++++ Text block ++++

Passing Board Information to Your Device Driver (and Navigating the Kernel)

Published

Passing Board Information to Your Device Driver (and Navigating the Kernel)

In a previous article (https://mab-labs.com/parsing-the-device-tree-before-kernel/), I described how to pre-allocate memory away from the kernel to be used by your driver and how to use the device tree to know how much memory to allocate. The article failed to mention how the pre-allocation fit within the context of kernel bootup.  Specifically, it failed to answer what data structures we can use to ultimately accomplish this task. This article aims to answer this question.

While the crux of this article will be devoted to analyzing kernel code that is responsible for setting up our board and passing any relevant information to our driver, I will also show you the tools that I’ve used to help me navigate the kernel. This is important because you’re (most likely) not the first person to run into an issue when writing a driver or modifying the kernel in any way, and you can use someone else’s solution to fit your need, albeit with some probable modifications. Even if you’ve discovered that your issue is unique and you have a solution that has worked, it’s always best to see how others have implemented similar solutions so that you can follow their paradigm and increase the chance that your fix is incorporated into the mainline kernel.

The first tool that I use to navigate the kernel is Bootlin’s Elixir scrape of the Linux kernel (https://elixir.bootlin.com/linux/latest/source). Their tool is tremendously valuable as it allows me to enter “identifiers” in the search bar and the tool will spit out all definitions and references of that identifier; an identifier is either a variable or function name. Since this article will be specifically dealing with the 4.19 kernel, bookmark https://elixir.bootlin.com/linux/v4.19.89/source for the duration of this article. The second tool that I use is ripgrep (https://github.com/BurntSushi/ripgrep). Ripgrep is a faster and generally better alternative to grep. When using ripgrep, I make heavy use of their support for regular expressions to determine whether a hit is a declaration or definition of a function or an invocation. I believe that these two tools coupled with a local copy of the kernel source are all that are needed to properly navigate the kernel.

Getting back to the problem at hand, we need to understand how the kernel provides hooks to allow us to implement any custom callbacks that will be invoked during the kernel boot process. To start us off, let’s take a look at an existing example of the socfpga (recall, that is the “architecture” associated with an Altera/Intel FPGA with a built-in ARM core we were targeting last time). If we navigate to arch/arm/mach-socfpga/socfpga.c, we can see the following:

DT_MACHINE_START(SOCFPGA, "Altera SOCFPGA")
        .l2c_aux_val   = 0,
        .l2c_aux_mask  = ~0,
        .init_irq      = socfpga_init_irq,
        .restart       = socfpga_cyclone5_restart,
        .dt_compat     = altera_dt_match,
MACHINE_END 
DT_MACHINE_START(SOCFPGA_A10, "Altera SOCFPGA Arria10")

++++

[Instruction 1]:
Please update the kernel driver article from "While the crux" to "the mainline kernel.", putting "approach" in place of "paradigm".
[Instruction 2]:
According to the kernel driver article, what is an identifier?
[Instruction 3]:
Carry on writing the kernel driver article from the point where it ends.
You won't need the listing that follows the article.

++++ Data excerpt ++++

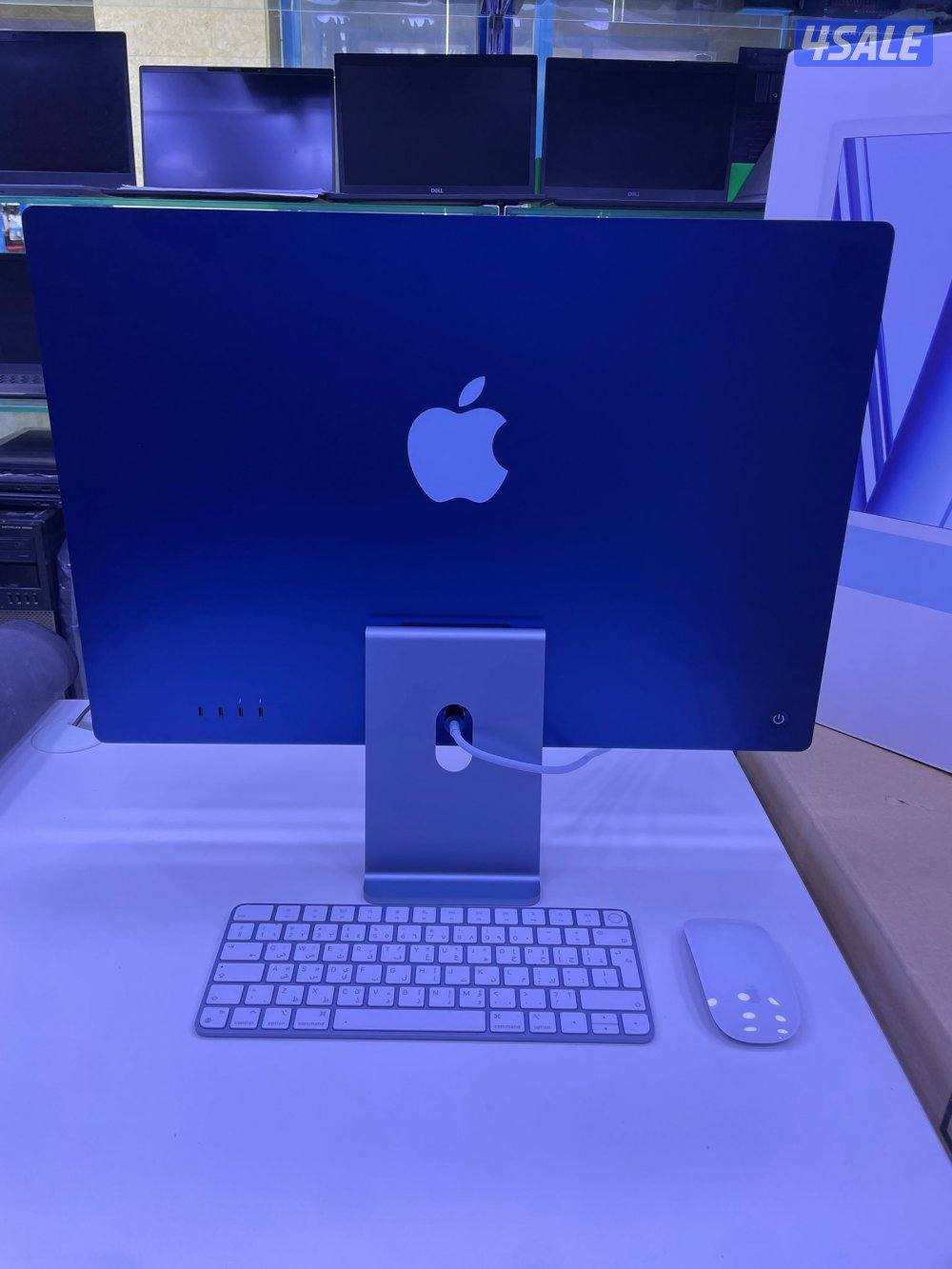 iMac M3 24-inch3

++++

[Answer space 1]:
While the crux of this article will be devoted to analyzing kernel code that is responsible for setting up our board and passing any relevant information to our driver, I will also show you the tools that I’ve used to help me navigate the kernel. This is important because you’re (most likely) not the first person to run into an issue when writing a driver or modifying the kernel in any way, and you can use someone else’s solution to fit your need, albeit with some probable modifications. Even if you’ve discovered that your issue is unique and you have a solution that has worked, it’s always best to see how others have implemented similar solutions so that you can follow their approach and increase the chance that your fix is incorporated into the mainline kernel.

[Answer space 2]:
An identifier is either a variable or function name.

[Answer space 3]:
        .l2c_aux_val   = 0,
        .l2c_aux_mask  = ~0,
        .init_irq      = socfpga_arria10_init_irq,
        .restart       = socfpga_arria10_restart,
        .dt_compat     = altera_a10_dt_match,
MACHINE_END 

DT_MACHINE_START and MACHINE_END look like macros. DT_MACHINE_START is defined as:

#define DT_MACHINE_START(_name, _namestr)            \
static const struct machine_desc __mach_desc_##_name \
__used                                              \
__attribute__((__section__(".arch.info.init"))) = { \
        .nr            = ~0,                          \
        .name          = _namestr,
#endif

There are two takeaways here. First, the combination of DT_MACHINE_START macro, member initialization, and MACHINE_END macro creates a struct of type machine_desc for a specific processor-board combination (referred to as a “platform” or “machine”). Second, telling the compiler to put this struct in the section .arch_info.init by using the attribute keyword is a neat way to add support for any number of platforms. It allows the kernel to iterate over all of the supported machine configurations in code and matches the correct one to the configuration specified in the device tree without having to know how many exist a priori (we’ll cover how the linker script is used to allow the kernel to iterate over a variable number of functions in a future post).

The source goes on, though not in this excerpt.